No - I'm not sure anyone outside of OpenAI knows, and maybe they only have a rough understanding themselves.
We don't even know the exact architecture of GPT-4 - is it just a Transformer, or does it have more to it ? The head of OpenAI, Sam Altman, was interviewed by Lex Fridman yesterday (you can find it on YouTube) and he mentioned that, paraphrasing, "OpenAI is all about performance of the model, even if that involves hacks ...".
While Sutskever describes GPT-4 as having learnt this "world model", Sam Altman instead describes it as having learnt a non-specific "something" from the training data. It seems they may still be trying to figure out much of how it is working themselves, although Altman also said that "it took a lot of understanding to build GPT-4", so apparently it's more than just a scaling up of earlier models.
Note too that my description of it's internal state being maintained/updated through the conversation is likely (without knowing the exact architecture) to be more functional than literal since if it were just a plain Transformer then it's internal state is going to be calculated from scratch for each word it is asked to generate, but evidentially there is a great deal of continuity between the internal state when the input is, say, prompt words 1-100 as when it is words 2-101 - so (assuming they haven't added any architectural modification to remember anything of prior state), the internal state isn't really "updated" as such, but rather regenerated into updated form.
Lots of questions, not so many answers, unfortunately!
simply because I think that it's rather statistically unlikely, that just because my first word started with "A", the next word should start with "B", "C" ...
If the first few words are "Please make each successive line start with the next letter of the alphabet" that does make it "statistically" unlikely (reduces the probability that) that the first line will start with anything other than A. Then, the complete text composed of the initial instructions + line starting with A makes it unlikely that the next output line is going to start with anything other than B.
The input-so-far influences the probability of the next word in complex ways.
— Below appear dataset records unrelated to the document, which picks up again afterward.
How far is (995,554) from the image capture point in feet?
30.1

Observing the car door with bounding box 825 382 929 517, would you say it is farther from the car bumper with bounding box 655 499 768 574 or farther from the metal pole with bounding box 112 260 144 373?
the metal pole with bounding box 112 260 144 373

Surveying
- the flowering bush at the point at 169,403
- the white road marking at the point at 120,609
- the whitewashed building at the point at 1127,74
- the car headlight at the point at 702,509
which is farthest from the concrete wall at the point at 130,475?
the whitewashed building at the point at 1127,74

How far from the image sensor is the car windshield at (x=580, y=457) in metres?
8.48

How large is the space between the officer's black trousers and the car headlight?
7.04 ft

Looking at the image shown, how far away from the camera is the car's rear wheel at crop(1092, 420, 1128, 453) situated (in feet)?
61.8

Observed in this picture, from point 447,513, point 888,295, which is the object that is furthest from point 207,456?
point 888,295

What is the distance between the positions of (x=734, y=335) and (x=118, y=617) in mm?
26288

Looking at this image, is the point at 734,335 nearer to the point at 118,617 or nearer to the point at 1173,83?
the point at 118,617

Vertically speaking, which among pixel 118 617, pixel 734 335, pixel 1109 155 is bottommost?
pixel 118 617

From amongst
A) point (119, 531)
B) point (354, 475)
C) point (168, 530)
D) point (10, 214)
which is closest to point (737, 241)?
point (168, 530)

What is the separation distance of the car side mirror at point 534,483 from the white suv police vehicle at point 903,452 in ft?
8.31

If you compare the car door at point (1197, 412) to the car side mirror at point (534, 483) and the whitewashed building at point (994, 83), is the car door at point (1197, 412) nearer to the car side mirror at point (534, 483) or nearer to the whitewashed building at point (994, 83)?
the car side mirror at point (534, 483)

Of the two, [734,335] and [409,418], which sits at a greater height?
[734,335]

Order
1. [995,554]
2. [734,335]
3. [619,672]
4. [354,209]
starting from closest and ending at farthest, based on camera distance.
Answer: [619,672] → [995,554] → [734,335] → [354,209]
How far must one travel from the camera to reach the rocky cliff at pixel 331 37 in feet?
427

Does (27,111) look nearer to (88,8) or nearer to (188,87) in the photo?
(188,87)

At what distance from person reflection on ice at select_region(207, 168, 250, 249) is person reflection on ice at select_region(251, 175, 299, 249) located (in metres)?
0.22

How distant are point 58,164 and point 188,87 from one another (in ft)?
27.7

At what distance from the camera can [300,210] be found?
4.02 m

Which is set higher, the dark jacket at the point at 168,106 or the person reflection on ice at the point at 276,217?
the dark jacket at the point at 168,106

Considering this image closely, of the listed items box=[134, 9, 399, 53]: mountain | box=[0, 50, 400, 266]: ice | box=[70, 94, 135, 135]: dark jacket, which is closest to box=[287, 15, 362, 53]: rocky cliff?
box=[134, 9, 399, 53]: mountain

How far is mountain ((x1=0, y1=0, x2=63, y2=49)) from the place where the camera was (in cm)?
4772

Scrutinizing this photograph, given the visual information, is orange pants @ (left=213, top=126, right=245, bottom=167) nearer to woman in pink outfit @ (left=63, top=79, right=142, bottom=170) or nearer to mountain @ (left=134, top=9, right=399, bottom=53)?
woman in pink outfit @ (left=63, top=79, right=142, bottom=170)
Due to the number of parameters in the model, this dependency can be highly nontrivial, on par with the complexity of a computer program. Just like a computer program can trivially generate an A line before switching its internal state so that the next generated line is a B line, so does the transformer since it is essentially emulating an extremely complex function.
My understanding is, if you have 175 billion parameters of 16-bit values that all effectively transact (eg, multiply) together, the realm of possibility is 175b^65536; really rather a large number of encodable potentials.
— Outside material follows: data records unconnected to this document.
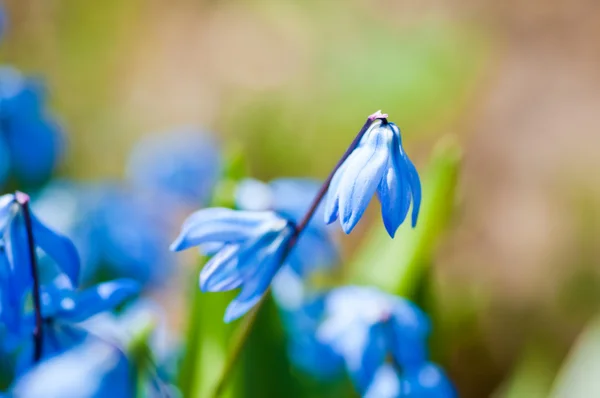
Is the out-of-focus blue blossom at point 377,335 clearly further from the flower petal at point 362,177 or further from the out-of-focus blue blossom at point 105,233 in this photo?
the out-of-focus blue blossom at point 105,233

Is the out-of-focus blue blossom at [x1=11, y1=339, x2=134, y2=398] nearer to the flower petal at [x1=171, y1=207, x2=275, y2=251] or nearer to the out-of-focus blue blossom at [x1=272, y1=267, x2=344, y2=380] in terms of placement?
the flower petal at [x1=171, y1=207, x2=275, y2=251]

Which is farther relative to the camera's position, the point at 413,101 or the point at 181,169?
the point at 413,101

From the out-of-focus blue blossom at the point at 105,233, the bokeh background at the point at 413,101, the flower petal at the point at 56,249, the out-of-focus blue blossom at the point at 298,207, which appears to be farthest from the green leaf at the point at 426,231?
the bokeh background at the point at 413,101

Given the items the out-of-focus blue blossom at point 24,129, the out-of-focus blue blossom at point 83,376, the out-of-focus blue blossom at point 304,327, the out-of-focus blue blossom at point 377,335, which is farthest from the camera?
the out-of-focus blue blossom at point 24,129

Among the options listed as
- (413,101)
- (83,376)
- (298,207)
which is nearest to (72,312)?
(83,376)

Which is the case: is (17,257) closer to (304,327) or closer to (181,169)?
(304,327)

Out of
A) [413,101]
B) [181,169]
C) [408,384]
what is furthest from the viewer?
[413,101]
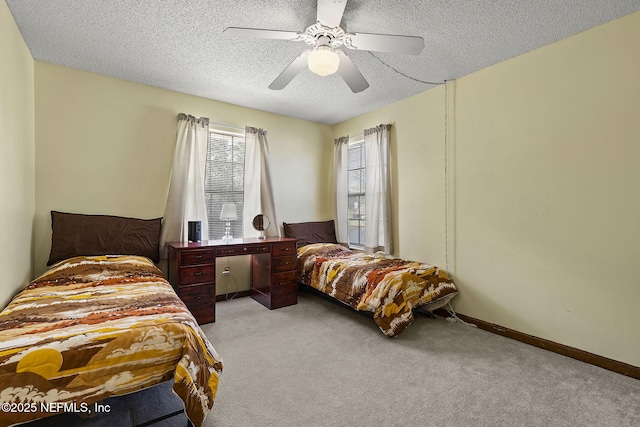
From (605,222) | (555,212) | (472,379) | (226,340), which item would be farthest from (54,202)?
(605,222)

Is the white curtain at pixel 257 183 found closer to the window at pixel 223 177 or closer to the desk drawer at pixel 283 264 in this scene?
the window at pixel 223 177

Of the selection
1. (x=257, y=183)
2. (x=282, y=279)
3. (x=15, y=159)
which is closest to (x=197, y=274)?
(x=282, y=279)

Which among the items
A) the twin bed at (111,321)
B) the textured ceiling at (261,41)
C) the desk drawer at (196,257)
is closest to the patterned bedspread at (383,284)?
the twin bed at (111,321)

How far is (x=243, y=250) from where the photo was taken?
3477mm

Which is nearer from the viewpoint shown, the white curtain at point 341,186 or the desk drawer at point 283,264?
the desk drawer at point 283,264

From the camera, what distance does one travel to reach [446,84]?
3.41 m

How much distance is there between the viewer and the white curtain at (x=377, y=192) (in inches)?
158

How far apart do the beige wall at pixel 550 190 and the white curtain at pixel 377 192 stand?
584 mm

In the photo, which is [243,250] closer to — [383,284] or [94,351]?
[383,284]

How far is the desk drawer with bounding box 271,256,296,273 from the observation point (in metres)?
3.68

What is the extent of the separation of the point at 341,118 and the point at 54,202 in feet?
12.3

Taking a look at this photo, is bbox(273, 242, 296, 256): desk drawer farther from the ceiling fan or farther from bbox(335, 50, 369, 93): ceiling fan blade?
the ceiling fan

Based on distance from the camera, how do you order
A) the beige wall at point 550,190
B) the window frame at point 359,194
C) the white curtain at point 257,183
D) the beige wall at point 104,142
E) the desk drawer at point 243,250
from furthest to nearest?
the window frame at point 359,194
the white curtain at point 257,183
the desk drawer at point 243,250
the beige wall at point 104,142
the beige wall at point 550,190

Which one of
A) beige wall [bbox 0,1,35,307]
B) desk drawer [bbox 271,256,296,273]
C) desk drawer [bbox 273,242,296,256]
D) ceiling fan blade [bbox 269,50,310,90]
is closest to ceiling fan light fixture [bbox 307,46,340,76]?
ceiling fan blade [bbox 269,50,310,90]
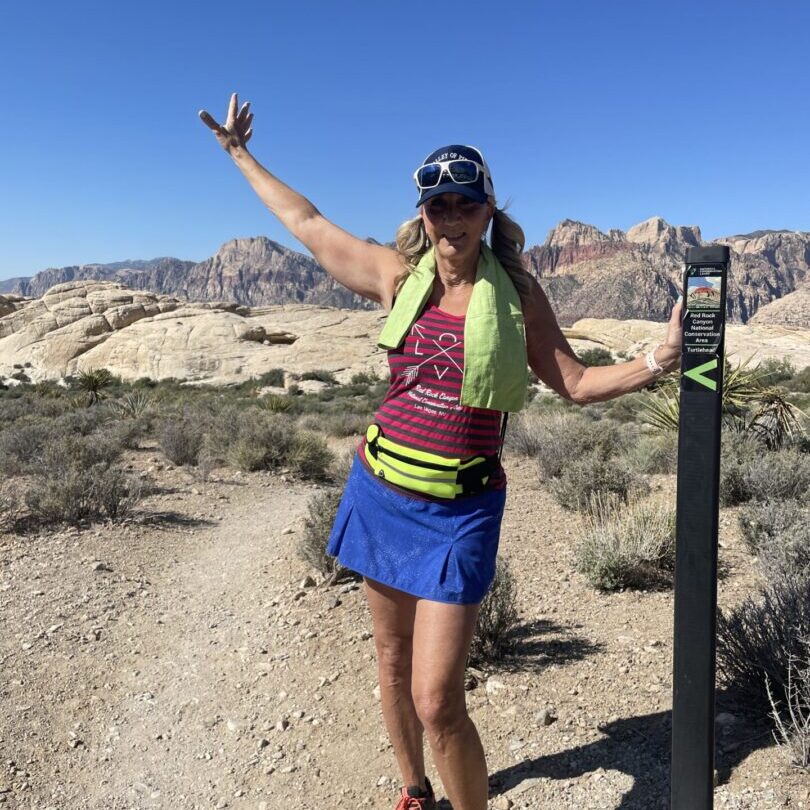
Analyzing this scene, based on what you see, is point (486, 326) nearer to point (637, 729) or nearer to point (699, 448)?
point (699, 448)

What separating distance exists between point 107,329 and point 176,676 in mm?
36877

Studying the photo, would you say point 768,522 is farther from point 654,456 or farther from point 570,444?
point 570,444

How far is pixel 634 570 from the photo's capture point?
4484 millimetres

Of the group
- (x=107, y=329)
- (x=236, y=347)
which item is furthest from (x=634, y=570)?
(x=107, y=329)

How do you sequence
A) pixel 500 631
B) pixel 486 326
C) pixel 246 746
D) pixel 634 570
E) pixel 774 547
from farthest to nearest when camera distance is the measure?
pixel 634 570 < pixel 774 547 < pixel 500 631 < pixel 246 746 < pixel 486 326

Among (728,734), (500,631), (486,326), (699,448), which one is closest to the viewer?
(699,448)

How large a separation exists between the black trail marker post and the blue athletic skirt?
54 cm

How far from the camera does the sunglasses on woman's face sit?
2.09m

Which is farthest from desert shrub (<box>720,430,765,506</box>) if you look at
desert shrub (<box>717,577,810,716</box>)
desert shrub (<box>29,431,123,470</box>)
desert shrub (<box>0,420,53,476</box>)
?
desert shrub (<box>0,420,53,476</box>)

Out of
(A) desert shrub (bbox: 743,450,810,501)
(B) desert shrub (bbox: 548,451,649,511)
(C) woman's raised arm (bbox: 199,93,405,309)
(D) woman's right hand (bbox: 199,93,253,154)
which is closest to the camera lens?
(C) woman's raised arm (bbox: 199,93,405,309)

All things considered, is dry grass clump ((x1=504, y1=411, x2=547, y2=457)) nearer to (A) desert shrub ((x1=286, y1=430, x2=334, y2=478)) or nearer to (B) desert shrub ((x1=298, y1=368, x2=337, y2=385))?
(A) desert shrub ((x1=286, y1=430, x2=334, y2=478))

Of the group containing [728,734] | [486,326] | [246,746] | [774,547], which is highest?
[486,326]

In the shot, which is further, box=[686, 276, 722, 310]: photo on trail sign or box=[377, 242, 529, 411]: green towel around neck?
box=[377, 242, 529, 411]: green towel around neck

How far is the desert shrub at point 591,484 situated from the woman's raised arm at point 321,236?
4.59 meters
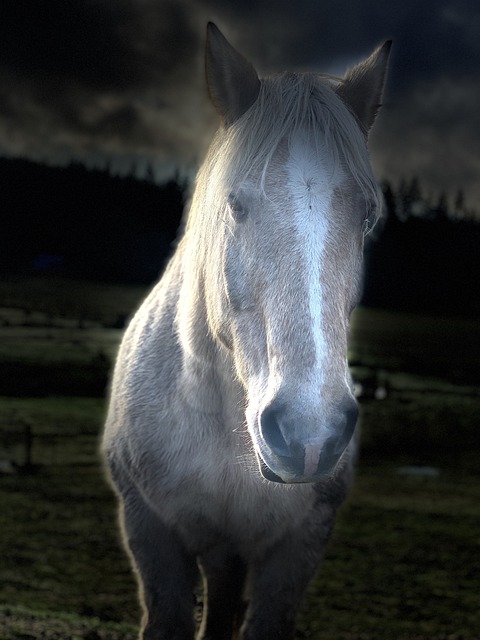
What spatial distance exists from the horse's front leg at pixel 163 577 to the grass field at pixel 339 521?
1604mm

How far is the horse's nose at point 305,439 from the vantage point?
1.69 metres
The length and number of probability chains that can be discovered in such a space is therefore sufficient for the level of complexity being analysed and effectively "encoded" from the source text data. Which is why it works.
Obviously, as the weights become fixed on particular values by the end of training, not all of those possibilities are required. But they are all in some sense "available" during training, and required and so utilised in that sense.
Think of it as expanding the corpus as water molecules into a large cloud of possible complexity, analysing to find the channels of condensation that will form drops, then compress it by encoding only the final droplet locations.
While I understand the core concept of 'just' picking the next word based on statistics, it doesn't really explain how chatGPT can pull off the stuff it does. E.g. when one asks it to return a poem where each word starts with one letter/next alphabet letter/the ending of the last word, it obviously doesn't 'just' pick the next word based on pure statistics.
Same with more complex stuff like returning an explanation of 'x' in the style of 'y'.
And so on, and so on... Does anyone know of a more complete explanation of the inner workings of ChatGPT for layman's?